Its assessment of patients admitted to hospital with heart failure at NHS Trusts also shows that more people are being provided with crucial medicines for heart disease, as well as greater access to treatment by heart specialists. Acute heart failure is a life-threatening condition, which as well as posing immediate risk to life can have significant long-term consequences for people. Tackling heart failure is becoming a more significant challenge for the NHS due to the UK’s ageing population.

The latest independent audit by the British Society for Heart Failure covers the period from April 2015 to March 2016. It is based on an analysis of 66,695 admissions to English and Welsh hospitals where the patient’s main diagnosis was for heart failure.  This year’s audit was the largest ever, using data from 82% of all heart failure admissions in England and 77% of those in Wales.
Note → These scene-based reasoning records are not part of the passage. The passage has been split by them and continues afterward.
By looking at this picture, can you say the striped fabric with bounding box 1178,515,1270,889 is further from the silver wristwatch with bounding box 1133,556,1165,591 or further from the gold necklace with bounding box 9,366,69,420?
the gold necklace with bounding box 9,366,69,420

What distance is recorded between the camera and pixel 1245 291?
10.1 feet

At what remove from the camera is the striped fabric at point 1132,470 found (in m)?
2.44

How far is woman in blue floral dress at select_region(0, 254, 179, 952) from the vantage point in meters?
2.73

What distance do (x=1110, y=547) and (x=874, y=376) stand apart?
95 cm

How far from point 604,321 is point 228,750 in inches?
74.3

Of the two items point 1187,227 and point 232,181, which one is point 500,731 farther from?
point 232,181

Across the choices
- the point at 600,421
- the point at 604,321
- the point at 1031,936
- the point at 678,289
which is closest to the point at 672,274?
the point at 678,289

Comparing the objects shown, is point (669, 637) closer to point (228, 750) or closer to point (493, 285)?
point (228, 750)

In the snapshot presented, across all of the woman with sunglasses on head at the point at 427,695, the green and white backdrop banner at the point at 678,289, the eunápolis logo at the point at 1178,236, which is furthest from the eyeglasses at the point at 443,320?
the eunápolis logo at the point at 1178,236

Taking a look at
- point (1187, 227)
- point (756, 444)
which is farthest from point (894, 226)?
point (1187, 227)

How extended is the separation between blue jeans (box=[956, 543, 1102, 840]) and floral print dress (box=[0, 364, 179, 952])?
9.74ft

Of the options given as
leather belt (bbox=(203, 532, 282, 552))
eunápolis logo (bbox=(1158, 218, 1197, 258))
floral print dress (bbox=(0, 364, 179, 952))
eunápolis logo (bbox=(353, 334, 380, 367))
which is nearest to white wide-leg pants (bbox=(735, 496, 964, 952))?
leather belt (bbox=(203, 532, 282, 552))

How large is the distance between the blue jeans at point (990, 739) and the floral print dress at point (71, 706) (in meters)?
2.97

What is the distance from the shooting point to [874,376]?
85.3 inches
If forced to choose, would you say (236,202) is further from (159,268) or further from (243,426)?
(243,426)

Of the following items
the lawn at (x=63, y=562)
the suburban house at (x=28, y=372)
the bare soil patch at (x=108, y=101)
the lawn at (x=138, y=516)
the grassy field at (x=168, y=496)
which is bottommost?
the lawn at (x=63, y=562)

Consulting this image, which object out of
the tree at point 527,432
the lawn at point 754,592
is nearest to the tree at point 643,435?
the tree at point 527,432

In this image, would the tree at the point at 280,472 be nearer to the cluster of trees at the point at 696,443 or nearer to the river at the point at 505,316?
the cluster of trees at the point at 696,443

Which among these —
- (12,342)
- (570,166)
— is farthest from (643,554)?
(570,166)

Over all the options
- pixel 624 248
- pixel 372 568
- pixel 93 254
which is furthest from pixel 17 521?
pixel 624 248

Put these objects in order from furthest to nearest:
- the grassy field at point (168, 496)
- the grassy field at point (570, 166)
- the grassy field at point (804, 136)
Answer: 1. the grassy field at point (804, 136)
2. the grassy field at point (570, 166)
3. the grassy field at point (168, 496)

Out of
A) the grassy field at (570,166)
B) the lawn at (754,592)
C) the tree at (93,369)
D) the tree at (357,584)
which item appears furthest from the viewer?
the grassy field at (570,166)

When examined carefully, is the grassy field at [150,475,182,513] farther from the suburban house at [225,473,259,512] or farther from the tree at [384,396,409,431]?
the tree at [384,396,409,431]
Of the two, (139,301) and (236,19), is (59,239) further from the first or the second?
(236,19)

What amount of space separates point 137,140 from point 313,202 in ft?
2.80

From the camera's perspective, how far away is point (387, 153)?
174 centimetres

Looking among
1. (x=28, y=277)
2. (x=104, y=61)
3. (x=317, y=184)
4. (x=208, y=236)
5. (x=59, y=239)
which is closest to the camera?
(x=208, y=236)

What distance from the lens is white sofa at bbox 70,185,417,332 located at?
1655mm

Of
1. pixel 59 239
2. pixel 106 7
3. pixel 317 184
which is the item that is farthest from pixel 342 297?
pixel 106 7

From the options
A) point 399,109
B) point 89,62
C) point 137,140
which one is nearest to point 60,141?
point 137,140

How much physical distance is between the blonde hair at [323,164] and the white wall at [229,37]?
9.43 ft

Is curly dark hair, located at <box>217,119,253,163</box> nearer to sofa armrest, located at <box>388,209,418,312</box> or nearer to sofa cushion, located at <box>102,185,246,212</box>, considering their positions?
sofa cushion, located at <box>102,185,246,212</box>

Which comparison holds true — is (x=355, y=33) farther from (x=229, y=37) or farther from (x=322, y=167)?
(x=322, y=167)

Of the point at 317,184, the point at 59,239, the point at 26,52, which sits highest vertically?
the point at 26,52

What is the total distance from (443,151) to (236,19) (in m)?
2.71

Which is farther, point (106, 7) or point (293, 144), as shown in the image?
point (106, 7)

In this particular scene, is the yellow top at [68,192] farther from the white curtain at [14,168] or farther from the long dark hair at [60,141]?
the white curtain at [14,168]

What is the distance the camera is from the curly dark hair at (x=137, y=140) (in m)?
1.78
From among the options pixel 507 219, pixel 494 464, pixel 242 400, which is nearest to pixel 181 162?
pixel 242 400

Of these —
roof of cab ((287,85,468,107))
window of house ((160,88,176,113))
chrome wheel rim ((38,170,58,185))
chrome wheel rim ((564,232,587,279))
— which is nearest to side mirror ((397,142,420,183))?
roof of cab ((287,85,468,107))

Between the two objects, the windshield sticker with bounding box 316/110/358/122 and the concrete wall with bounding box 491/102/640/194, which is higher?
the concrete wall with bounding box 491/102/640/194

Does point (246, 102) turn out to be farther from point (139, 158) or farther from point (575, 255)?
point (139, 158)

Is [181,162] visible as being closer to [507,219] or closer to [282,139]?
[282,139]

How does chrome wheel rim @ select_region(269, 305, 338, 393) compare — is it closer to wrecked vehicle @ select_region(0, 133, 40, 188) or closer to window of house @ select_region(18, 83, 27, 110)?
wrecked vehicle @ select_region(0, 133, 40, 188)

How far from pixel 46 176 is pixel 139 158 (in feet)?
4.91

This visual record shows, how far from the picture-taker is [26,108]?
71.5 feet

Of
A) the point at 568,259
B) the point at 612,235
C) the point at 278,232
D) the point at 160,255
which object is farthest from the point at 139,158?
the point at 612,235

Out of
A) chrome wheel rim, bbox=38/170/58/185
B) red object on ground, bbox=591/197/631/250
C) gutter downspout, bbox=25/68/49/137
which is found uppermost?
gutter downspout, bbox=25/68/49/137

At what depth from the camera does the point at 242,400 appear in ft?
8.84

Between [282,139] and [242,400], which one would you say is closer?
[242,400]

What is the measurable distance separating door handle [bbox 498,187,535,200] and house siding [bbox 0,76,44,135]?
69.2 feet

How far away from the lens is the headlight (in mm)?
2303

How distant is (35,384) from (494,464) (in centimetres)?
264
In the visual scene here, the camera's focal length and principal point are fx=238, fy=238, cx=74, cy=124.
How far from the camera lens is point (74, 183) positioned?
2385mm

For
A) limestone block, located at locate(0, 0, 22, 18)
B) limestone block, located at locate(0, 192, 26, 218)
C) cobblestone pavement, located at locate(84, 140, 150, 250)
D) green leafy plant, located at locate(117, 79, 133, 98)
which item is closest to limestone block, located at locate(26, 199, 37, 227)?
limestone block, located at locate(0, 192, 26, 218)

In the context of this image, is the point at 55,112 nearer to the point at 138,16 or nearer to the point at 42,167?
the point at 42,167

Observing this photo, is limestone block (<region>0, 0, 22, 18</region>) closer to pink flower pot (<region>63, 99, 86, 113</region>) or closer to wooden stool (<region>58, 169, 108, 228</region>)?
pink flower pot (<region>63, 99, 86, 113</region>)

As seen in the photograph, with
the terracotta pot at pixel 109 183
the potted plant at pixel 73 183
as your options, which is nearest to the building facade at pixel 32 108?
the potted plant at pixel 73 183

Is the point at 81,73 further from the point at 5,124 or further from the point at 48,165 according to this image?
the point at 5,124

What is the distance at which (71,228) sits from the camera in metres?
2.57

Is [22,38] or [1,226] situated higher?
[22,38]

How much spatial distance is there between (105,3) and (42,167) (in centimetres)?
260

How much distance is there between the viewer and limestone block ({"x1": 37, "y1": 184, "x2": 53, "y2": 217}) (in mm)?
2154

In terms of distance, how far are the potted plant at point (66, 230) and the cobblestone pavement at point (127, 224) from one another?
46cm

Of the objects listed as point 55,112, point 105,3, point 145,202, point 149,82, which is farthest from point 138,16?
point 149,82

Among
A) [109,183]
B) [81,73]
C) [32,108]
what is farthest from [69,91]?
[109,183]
The audit of NHS heart failure performance shows that:

  • The mortality rate for people treated for heart failure decreased for inpatients and also for patients 30 days after treatment and a full year after treatment.
  • 80% of patients reporting heart failure at hospitals in England and Wales were seen by specialists.
  • Nine in ten patients admitted to hospital received an echocardiogram – the key diagnostic test in heart failure conditions.
  • The number of people treated for heart failure with reduced ventricular ejection fraction, who were seen by a specialist and received all three of the key prescriptions for this condition, increased from 45 to 4%.

Commenting on the audit results, Sir Bruce Keogh, National Medical Director at NHS England, said: “The NHS is helping more people to survive heart failure.

“This independent study shows that improvements to NHS heart failure services have had a significant positive impact for people suffering this devastating condition. Increasing numbers of patients are getting specialist help and the full range of treatments thanks to years of world-leading scientific and clinical research and the efforts of NHS staff.

“It is a very significant problem and we recognise that there is scope for even more improvement but the progress highlighted today will be a spur for us to do even more to improve care and survival rates.”